AI outperforms radiologists when it comes to identifying hip fractures, study finds
Artificial intelligence could help, suggests a recent study. When the researchers pitted machine learning against human radiologists, the computer won, classifying hip fractures with 19% accuracy compared to human experts.
The study, published in Nature Scientific Reports, was conducted in the UK. Like the United States, its population is aging and hip fractures are increasing with age. There are approximately 300,000 hip fractures each year in the United States, and that number is expected to rise to more than 500,000 by 2040.
The researchers asked at least two clinicians to classify more than 3,600 hip X-rays. But they were no match for a pair of computer models trained to perform the same task. The algorithms located the hip joints with overwhelming precision and showed what the researchers call an “impressive and potentially significant” ability to classify fractures.
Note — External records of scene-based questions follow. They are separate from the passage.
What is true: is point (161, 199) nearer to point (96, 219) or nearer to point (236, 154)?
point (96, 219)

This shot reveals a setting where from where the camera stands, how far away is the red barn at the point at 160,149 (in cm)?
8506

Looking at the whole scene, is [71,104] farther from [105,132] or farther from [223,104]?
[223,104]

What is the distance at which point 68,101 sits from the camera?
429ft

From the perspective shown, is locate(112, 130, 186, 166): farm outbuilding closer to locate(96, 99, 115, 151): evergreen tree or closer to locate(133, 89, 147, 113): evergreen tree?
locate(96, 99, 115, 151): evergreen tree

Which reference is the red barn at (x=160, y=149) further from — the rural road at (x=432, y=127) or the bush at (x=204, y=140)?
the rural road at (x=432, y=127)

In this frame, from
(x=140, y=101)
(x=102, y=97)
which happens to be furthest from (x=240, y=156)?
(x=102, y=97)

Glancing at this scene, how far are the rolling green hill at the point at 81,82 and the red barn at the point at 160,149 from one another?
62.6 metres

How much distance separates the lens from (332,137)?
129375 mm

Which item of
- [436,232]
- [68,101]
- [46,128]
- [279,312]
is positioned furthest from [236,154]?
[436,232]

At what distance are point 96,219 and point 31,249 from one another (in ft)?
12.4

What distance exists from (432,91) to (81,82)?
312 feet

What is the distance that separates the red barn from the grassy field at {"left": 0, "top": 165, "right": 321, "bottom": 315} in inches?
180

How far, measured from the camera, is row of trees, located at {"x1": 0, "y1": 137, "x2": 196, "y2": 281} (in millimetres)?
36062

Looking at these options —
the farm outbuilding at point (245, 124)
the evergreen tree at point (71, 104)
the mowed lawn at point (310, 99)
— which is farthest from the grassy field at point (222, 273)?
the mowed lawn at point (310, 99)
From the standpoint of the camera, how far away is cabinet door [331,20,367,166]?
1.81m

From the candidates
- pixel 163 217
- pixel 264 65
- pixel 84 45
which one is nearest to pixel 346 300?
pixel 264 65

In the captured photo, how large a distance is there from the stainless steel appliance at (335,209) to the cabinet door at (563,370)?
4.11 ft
The accuracy of the algorithms varied by fracture type, but overall their diagnoses were accurate 92% of the time, compared to 77.5% of the time for clinicians.
The researchers say their new algorithm could eliminate the huge bottleneck in radiology in the UK. Like American radiologists, these clinicians simply have more work than they can handle quickly.
“This new technique that we have shared has great potential,” said Richie Gill, co-author of the paper and co-director of the Center for Therapeutic Innovation and the Institute for Mathematical Innovation at the University of Bath, in a release news. The method could allow better access and speed up diagnoses, he said.